• [Tugas 1]: Salin tanpa perubahan sepenggal berita tentang survei Situs Lemahdhuwur, mulai dari kata-kata "Pastikan Situs Lemahdhuwur" dan berhenti setelah "Kradenan, Kabupaten Blora.".
• [Tugas 2]: Tuliskan lanjutan berita tentang survei Tim Jelajah Blora di Situs Lemahdhuwur, dimulai tepat setelah kalimat terakhirnya.

Pastikan Situs Lemahdhuwur Ditangani Dengan Baik, Tim Jelajah Blora Kembali Lakukan Survey

Tim Jelajah Blora survey Situs Candi Lemahdhuwur.

BloraUpdates – Untuk memastikan bahwa ada penanganan atas terbengkalainya situs cagar budaya setelah bulan Desember 2018 lalu ditemukan tak terurus dalam keadaan porak-poranda, Tim Jelajah Blora kembali melakukan survey di situs sejarah yang terletak di perbatasan Jawa Tengah dan Jawa Timur, tepatnya di Dukuh Lemahdhuwur, Desa Getas, Kecamatan Kradenan, Kabupaten Blora.

“Iya, akhir tahun kemarin, atau tepatnya tanggal 31 Desember 2018 kita juga dari sana,” kata Eko Arifianto selaku Koordinator Tim Jelajah Blora, Rabu (9/1) siang.

• [Data yang diberikan]:
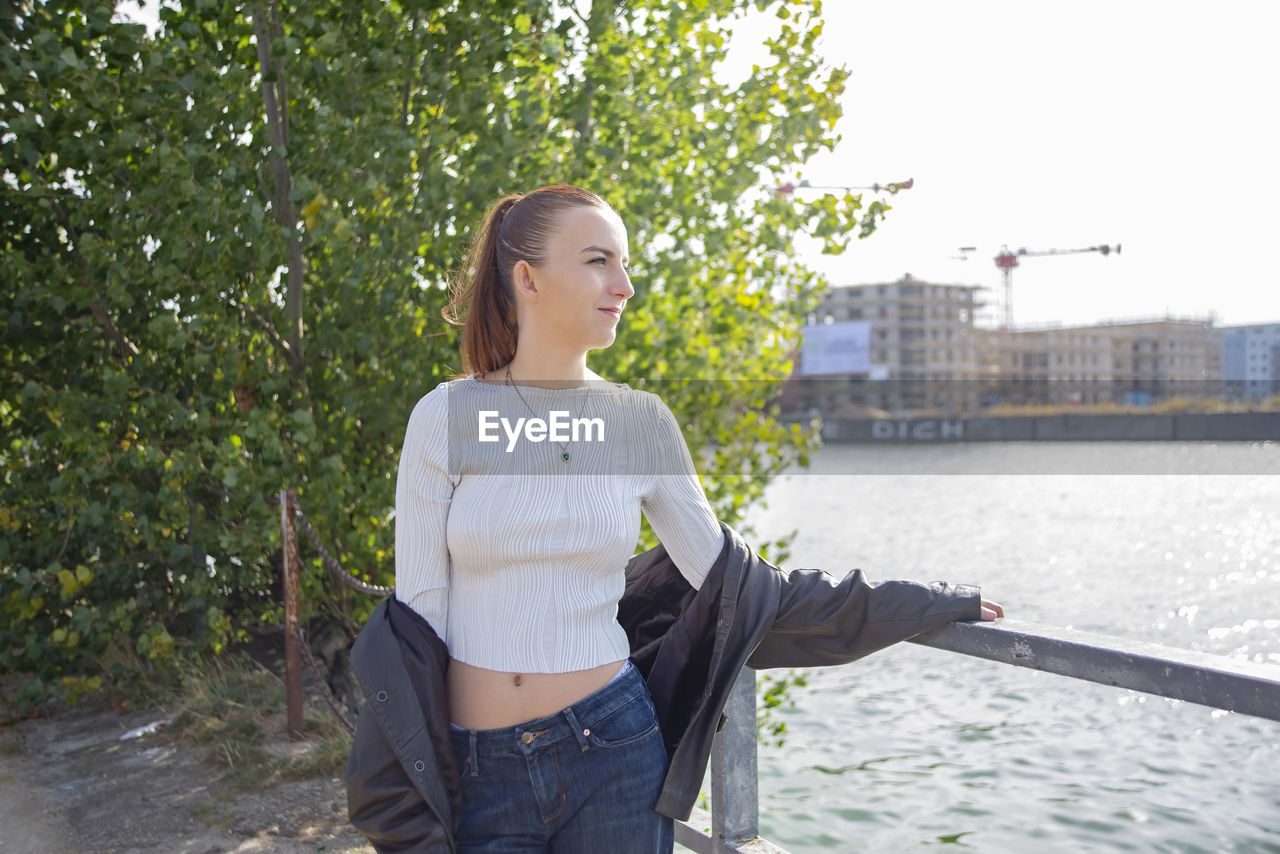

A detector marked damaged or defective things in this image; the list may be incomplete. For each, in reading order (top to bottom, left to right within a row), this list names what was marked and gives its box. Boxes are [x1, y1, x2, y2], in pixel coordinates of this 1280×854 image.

• [Hasil 1]:
Pastikan Situs Lemahdhuwur Ditangani Dengan Baik, Tim Jelajah Blora Kembali Lakukan Survey

Tim Jelajah Blora survey Situs Candi Lemahdhuwur.

BloraUpdates – Untuk memastikan bahwa ada penanganan atas terbengkalainya situs cagar budaya setelah bulan Desember 2018 lalu ditemukan tak terurus dalam keadaan porak-poranda, Tim Jelajah Blora kembali melakukan survey di situs sejarah yang terletak di perbatasan Jawa Tengah dan Jawa Timur, tepatnya di Dukuh Lemahdhuwur, Desa Getas, Kecamatan Kradenan, Kabupaten Blora.

• [Hasil 2]:
Eko mengaku bahwa kedatangannya bersama rekan-rekan Jelajah Blora bertujuan untuk mengetahui lebih lanjut respon Pemerintah Kabupaten Blora terkait dengan laporan yang diberikannya.

“Kami dan kawan-kawan ingin memastikan sejauh mana respon dan upaya Pemerintah Kabupaten Blora dalam melakukan pelindungan cagar budaya setelah mendapatkan laporan yang kami berikan terkait dengan ambruknya cungkup dan terbengkalainya batu-batu artefak di situs candi Lemahdhuwur yang diduga ada kaitannya dengan sejarah Empu Pakuwojo,” tuturnya.

Situs Candi Lemahdhuwur sendiri, menurut informasi dari pemilik lahan bernama Sumini, dulu ditemukan sekitar tahun 1980-an oleh warga bernama Tasmin yang sedang mencangkul. Baru sekitar tahun 2015 setelah sembuh dari penyakitnya, Tasmin lalu membuat cungkup untuk menaungi batuan artefak-artefaknya.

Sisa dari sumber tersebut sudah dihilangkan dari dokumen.